Un couple du sud-ouest de l’Ontario a reçu une contravention cette semaine par un agent de police pour s’être assis dans sa voiture dans un parking vide pour jouer à Pokemon Go, le jeu de réalité augmentée populaire.

«J’étais sous le choc et mon esprit était époustouflé. J’étais très en colère. Je ne pouvais pas croire qu’on me donnait un billet de 750 $ pour être assis dans ma camionnette», a déclaré Matthew Steeves, qui a déclaré que la taxe pousse le total du billet plus près de 900 $ .

L’agent leur a dit que leur voyage n’était pas essentiel en vertu de l’ordonnance de rester à la maison de la province, ajoutant que s’ils avaient besoin de sortir, ils pouvaient simplement aller se promener, selon Steeves.
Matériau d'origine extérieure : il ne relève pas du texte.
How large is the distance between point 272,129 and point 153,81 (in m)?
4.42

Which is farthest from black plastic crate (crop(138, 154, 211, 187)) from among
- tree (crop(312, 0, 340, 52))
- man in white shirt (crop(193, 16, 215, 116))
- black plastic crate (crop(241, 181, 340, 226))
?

Le Dr Wajid Ahmed, médecin hygiéniste de Windsor-Essex, a déclaré jeudi qu’il appartenait à la police de faire appliquer les infractions. Mais il s’est arrêté avant de dire que les résidents devraient être interdits de prendre le volant pour une pause mentale, à condition que ceux qui se trouvaient dans le véhicule appartenaient au même foyer.

«Personnellement, je ne vois pas nécessairement cela comme une activité qui n’est pas autorisée», a déclaré Ahmed.

Lancé en 2016, Pokemon Go mêle le monde réel au virtuel, permettant aux joueurs de marcher ou de conduire à la recherche de monstres numériques qui apparaissent lorsque quelqu’un tient son smartphone.

Steeves – qui a déclaré que les membres de sa famille de quatre personnes avaient fait de courts voyages pour jouer à Pokemon Go afin d’éviter la fièvre de la cabine pendant le verrouillage – prévoit de contester le billet, notant que 880 $ est un montant important.

«C’est beaucoup de courses pour les enfants ou de vêtements pour les enfants», dit-il.

Steeves trouve également un peu ironique que pour contester le billet, il devra se rendre au palais de justice de Windsor, un voyage qui se trouve être autorisé en vertu de l’ordonnance.

On ne sait pas s’il va se faufiler dans quelques prises de Pokémon en garant sa camionnette.